Abstract: This essay, from John Locke to John Stuart Mill, focuses on the development of the liberal tradition in politics. Much in the history of Liberalism was a set of important challenges to Hobbes’s emphasis on the necessity of an absolute sovereign. John Locke, for instance, argued for a limited sovereignty of which people were the true repository. But, the main problem of liberals was how to protect the right to the unlimited accumulation of private property basing, at the same time, their claims to liberty on the fundamental equality of all individuals. On the other hand, democrats had the problem of how to reach the right of all individuals to determine their lives where all possibilities of material well-being and progress were based on private property. For Mill, Liberalism needed Democracy. First, it needed Democracy for ethical reasons and, secondly, to avoid the total disaffection of the lower classes, the majority. His theory – affected by Bentham’s thought – is not based, like that of Hobbes or Locke, on the idea of certain inherent natural rights of the individual, but upon the doctrines of Utilitarianism.
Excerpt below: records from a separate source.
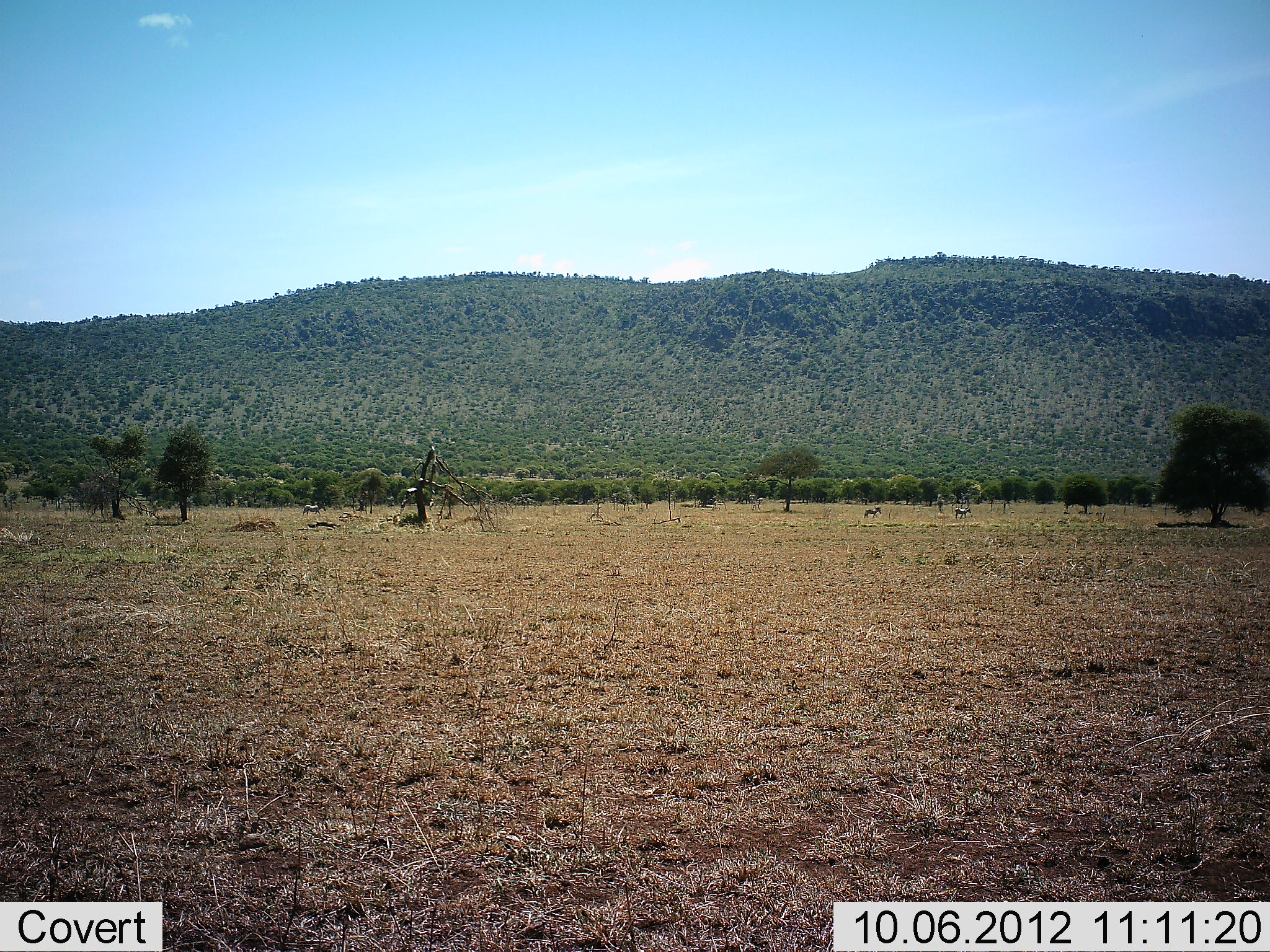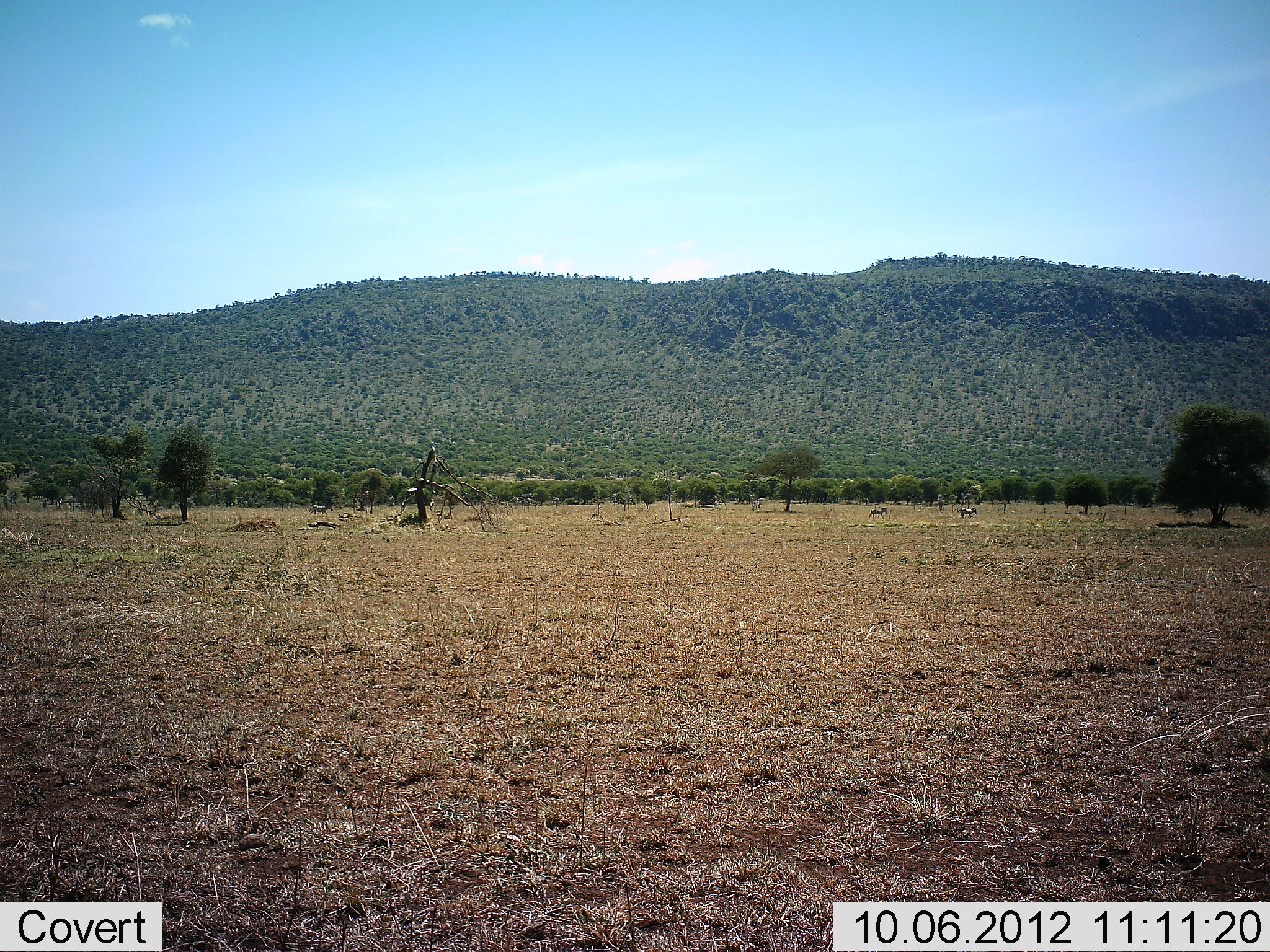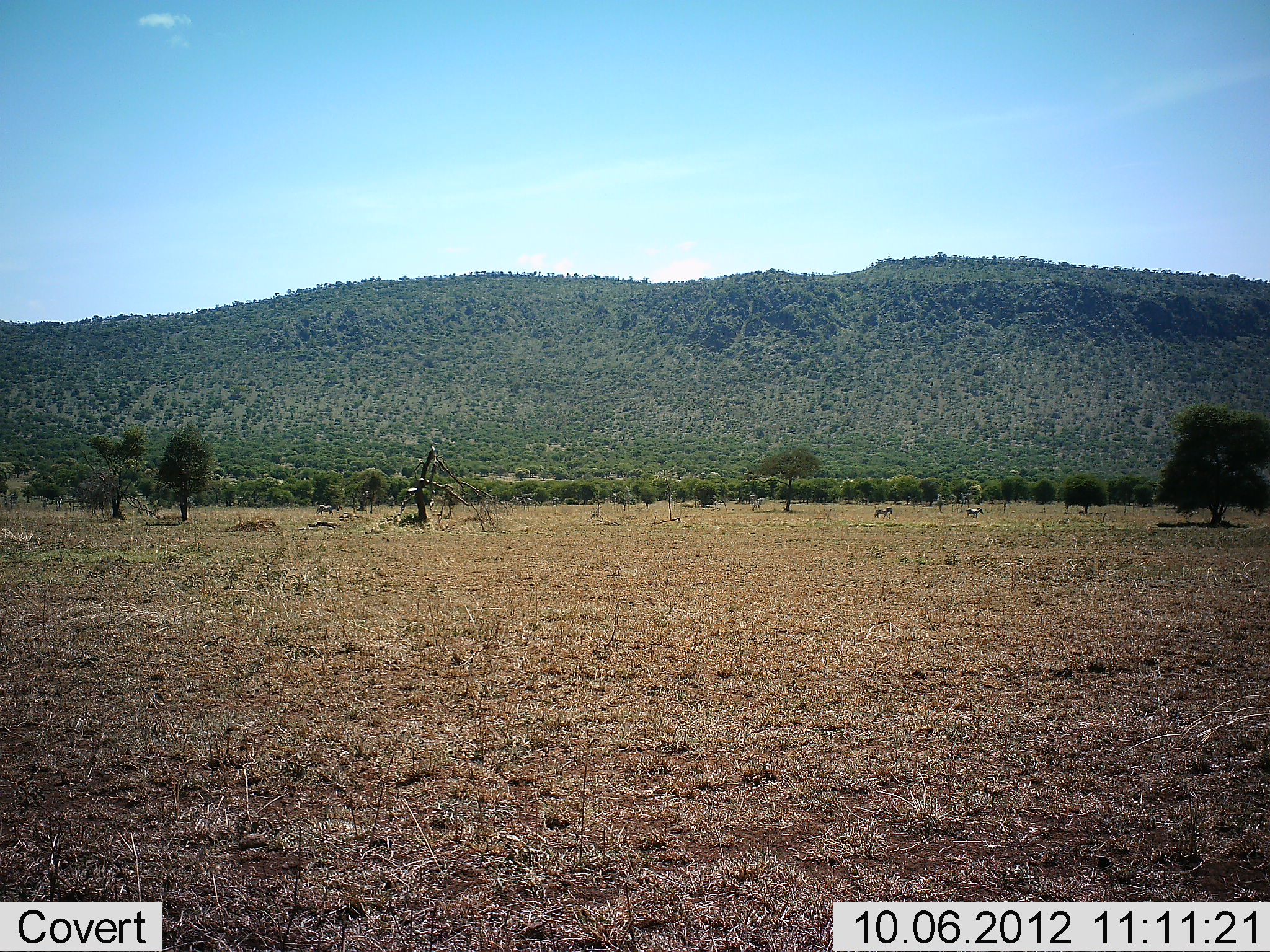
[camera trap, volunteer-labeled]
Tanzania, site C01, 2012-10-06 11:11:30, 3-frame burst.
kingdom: Animalia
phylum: Chordata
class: Mammalia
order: Perissodactyla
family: Equidae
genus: Equus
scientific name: Equus quagga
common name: plains zebra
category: zebra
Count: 3.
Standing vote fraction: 0%.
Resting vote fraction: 0%.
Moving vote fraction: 100%.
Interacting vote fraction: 0%.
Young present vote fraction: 0%.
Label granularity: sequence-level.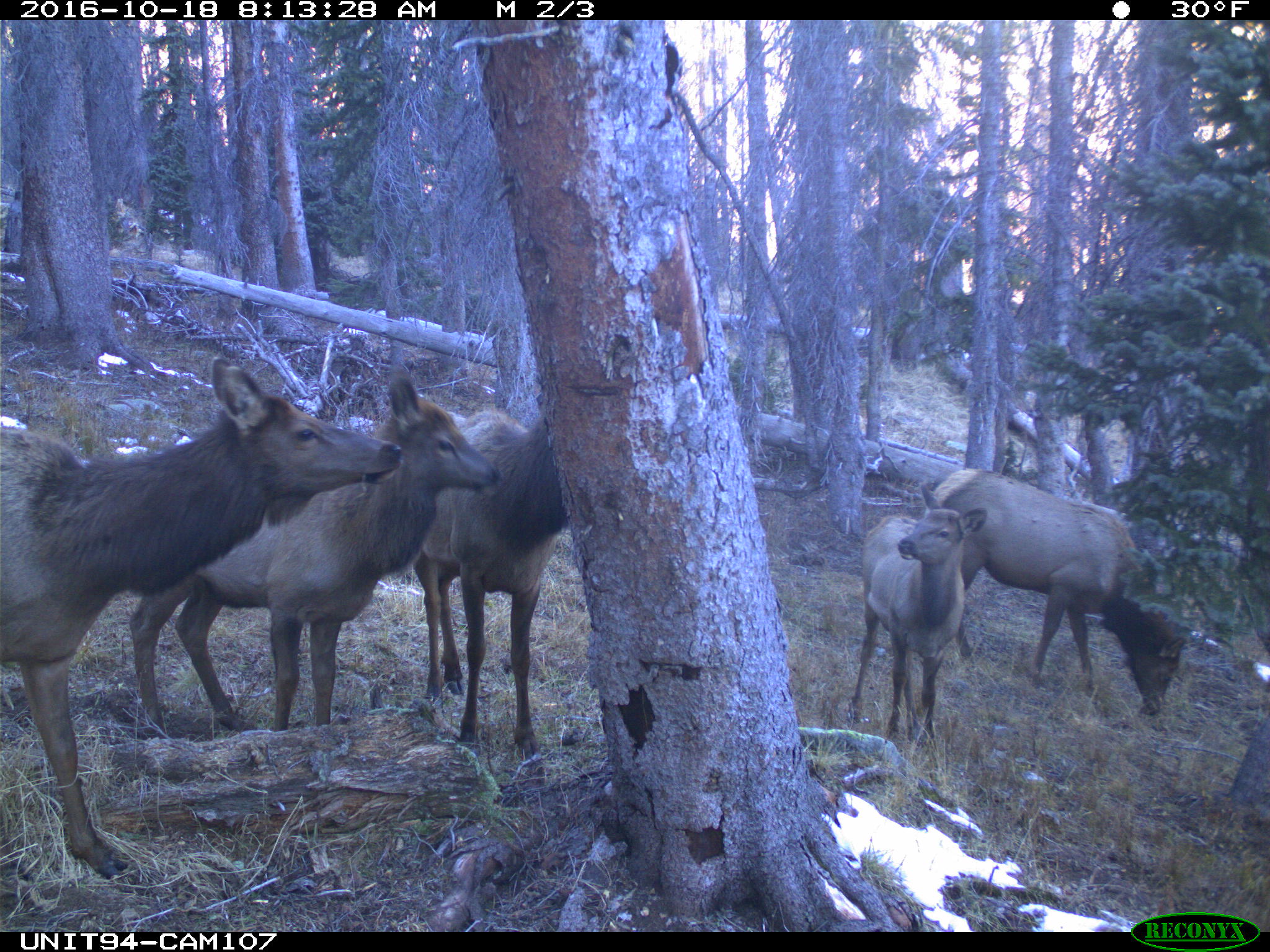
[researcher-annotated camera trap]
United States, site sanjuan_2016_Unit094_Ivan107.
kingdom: Animalia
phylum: Chordata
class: Mammalia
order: Artiodactyla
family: Cervidae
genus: Cervus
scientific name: Cervus elaphus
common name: red deer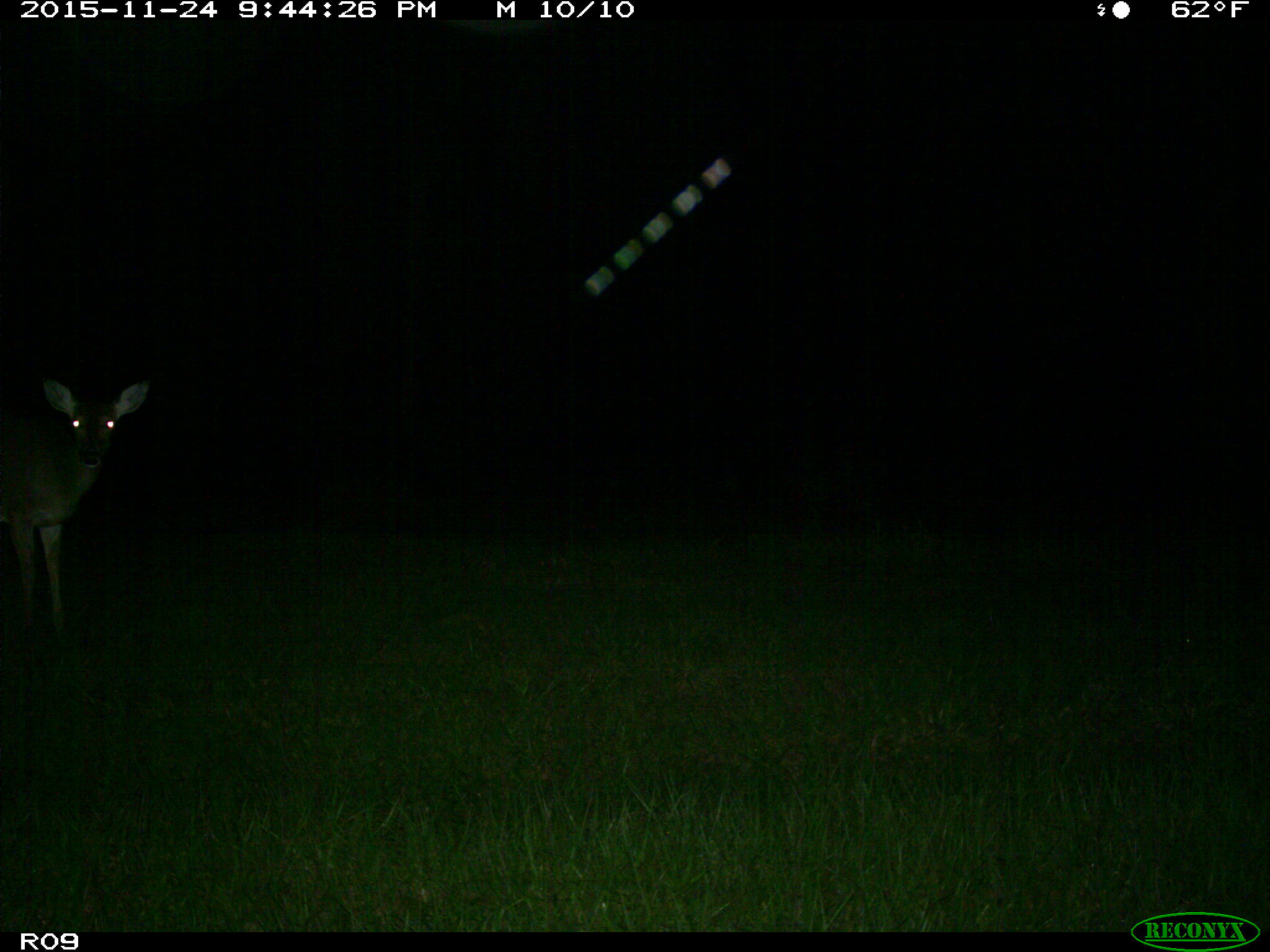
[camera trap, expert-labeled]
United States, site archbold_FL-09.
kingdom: Animalia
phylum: Chordata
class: Mammalia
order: Artiodactyla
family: Cervidae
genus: Odocoileus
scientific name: Odocoileus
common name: deer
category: unidentified deer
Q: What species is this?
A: Unidentified deer (deer) (Odocoileus).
In Bentham’s view the obstacles to good government were the sinister interests of the ruling classes. In a democracy the ruling few could only further the interests of the whole community, because there were different kinds of institutional arrangements that limited the power of the rulers. Bentham thought that the rulers could still further their sinister interest even if there was a separation of powers and the good government was guaranteed only if the rulers followed the will of the people. The balanced constitution was the traditional answer to this problem, but Mill proved, that it would not work: the only way to guarantee good government was to create a system where the people elected their representatives. The chief mechanism for keeping the elected representatives in check was to have a short interval between elections.